文本摘录:

★ ★ ★ ★ ★ ★ ★

程设 复习 代码
1.kruscal
#include<cstdio>
#include<cstring>
#include<iostream>
#include<algorithm>
using namespace std;
#define MAXN 100000
struct rec{int x,y,z;} edge[500010];
int fa[100010], n, m, ans;
bool operator <(rec a, rec b) {
return a.z < b.z;
}
int get(int x){
if(x == fa[x]) return x;
return fa[x] = get(fa[x]);
}
int main() {
cin >> n >> m;
for(int i = 1; i <= m; i++)
scanf("%d%d%d", &edge[i].x, &edge[i].y, &edge[i].z);
//按照边权排序
sort(edge + 1, edge + m + 1);
//并查集初始化
for (int i = 1; i <= n; i ++) fa[i] = i;
//求最小生成树 牛牛冲冲冲!

★ ★ ★ ★ ★ ★ ★

所给资料:
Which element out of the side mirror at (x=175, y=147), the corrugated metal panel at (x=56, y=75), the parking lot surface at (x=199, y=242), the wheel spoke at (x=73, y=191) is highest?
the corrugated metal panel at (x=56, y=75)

★ ★ ★ ★ ★ ★ ★

在这段复习代码里，并查集初始化时把 fa[i] 设为什么？ 上面的资料与这段复习代码彼此独立。

设为 i 本身，即 fa[i] = i。